Either all the reads can be mapped back to the whole genome and then SNPs can be called, or the reads can just be mapped back to the target region. Mapping to just the target region is faster, he said, "but the problem is that it forces some of the reads to map there, so it has a high false-positive rate."
On the other hand, mapping back to the entire genome is much more time consuming, and tends to result in a higher false-negative rate.
As a result, the team decided to combine the two methods. "If we map to the target region at the beginning, the process is faster," ElSharawy said. "Then we take only the reads that map to the [target region] and align to the whole-genome reference."
The combination helps to reduce the false positives caused by forcing reads to map to the target region, while reducing the false negative rate.
In the study, the researchers first designed a test model to look at the performance their "multiplex first, enrich second" protocol on E. coli samples, targeting 68 genes. They tested multiplexing at 4-, 8-, 16-, and 20-plex, demonstrating that the protocol yielded comparable results to performing separate enrichment steps on each sample before multiplexing.
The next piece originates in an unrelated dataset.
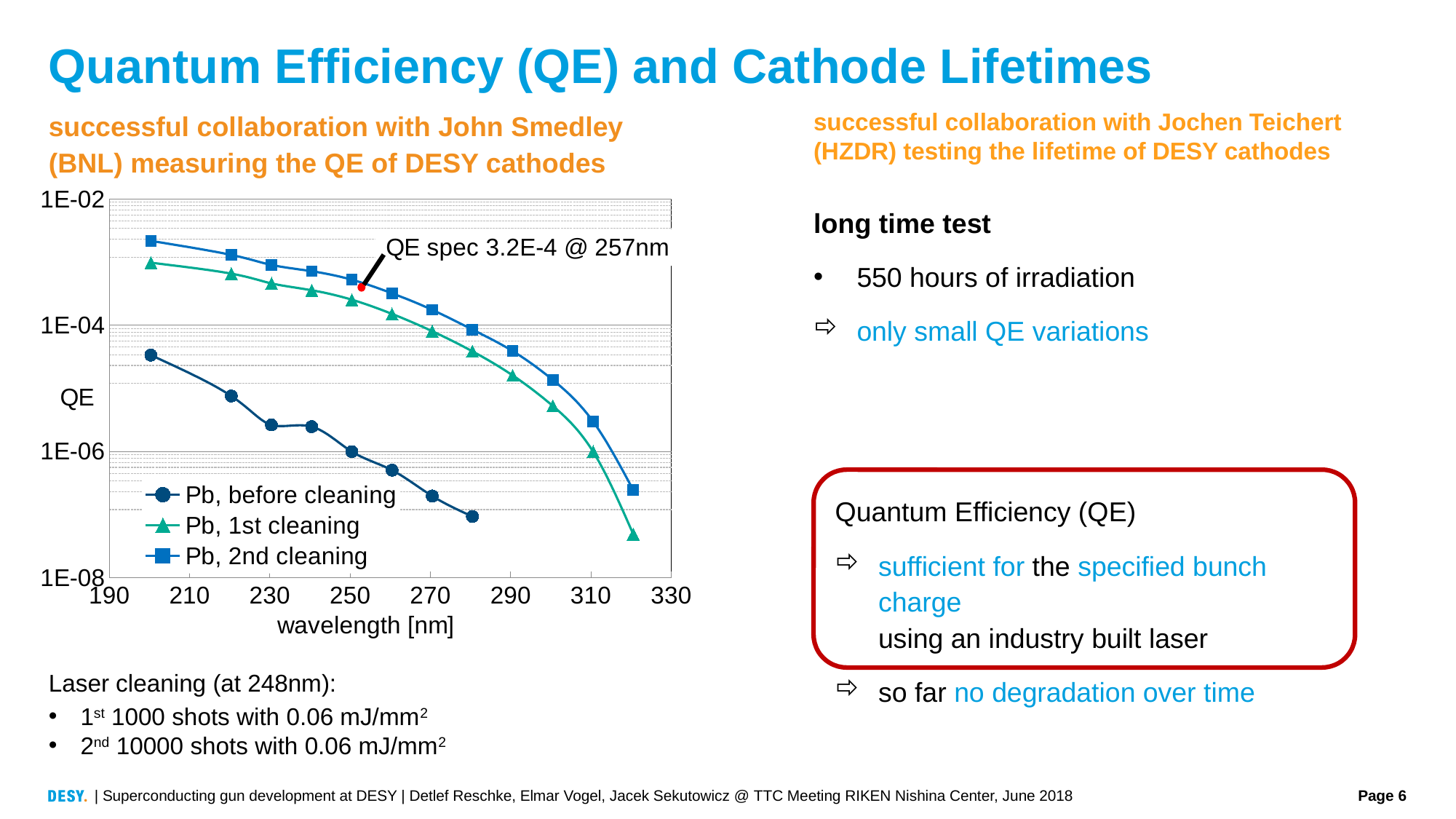
What is the label of the x axis of the chart? wavelength [nm] Which series has the lowest QE at 200 nm? Pb, before cleaning Is the QE for Pb, before cleaning at 280 nm greater or less than 1E-06? less What kind of chart is shown on the slide? line chart What QE spec value is annotated on the chart, and at which wavelength? 3.2E-4 @ 257nm At 250 nm, which series has the higher QE: Pb, 2nd cleaning or Pb, before cleaning? Pb, 2nd cleaning How many data points are plotted for the Pb, before cleaning series? 8 How does the QE change as the wavelength increases along the x axis? it falls Is the QE for Pb, before cleaning at 200 nm greater or less than 1E-04? less How many series does the chart legend list? 3 Which series has the highest QE at 200 nm? Pb, 2nd cleaning Is the QE for Pb, 2nd cleaning at 250 nm greater or less than 1E-04? greater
At the 20-plex level, however, the results were less reproducible.
Next, they tested the protocol on HapMap individuals, targeting the BRCA 1 and 2 genes. The group tested four different multiplexing levels: 4-, 8-, 16-, and 20-plex. The enrichment design captured just 54 percent of the BRCA 1 and 2 genes, which the authors attributed to the hybridization-based bait designs. In the future, "longer capture baits and iterative refinement of bait design would be required for such genomic regions with low complexity."
Then they tested their two-step mapping technique. The approach led to "more valid SNPs being detected and a more than two-fold speed-up" of the analysis, the authors wrote.
Additionally, the technique discovered four genotyping errors in the HapMap data and also found up to 4.4-fold more known SNPs than have been published in the HapMap chip data.
Finally, the group tested just the mapping technique on publicly available sequence data from the 1000 Genomes Project. On two exome sequencing samples the team demonstrated that the two-step mapping technique reduced compute time to 10 hours from 22 hours per sample, and increased the number of SNPs called by around 5 percent.
"It saves money, time, and we can get more SNPs that are not called or detected if you use only the whole-genome mapping approach," said ElSharawy.
One current limitation of the technique, said ElSharawy, is that some of the reads have to be manually inspected, which is time-consuming. However, the team has developed a method to reduce the amount of manual inspection and he expects a paper on the approach to be published soon in a peer-reviewed journal.
The new software tool will help "refine the reads" to "reduce the number of variants that have to be validated," he said. He declined to go into detail, but said the tool essentially re-orders SNPs based on the probability of each being a real read or a sequencing artifact.
Additionally, he said his team plans to publish papers testing other enrichment technologies and sequencing platforms.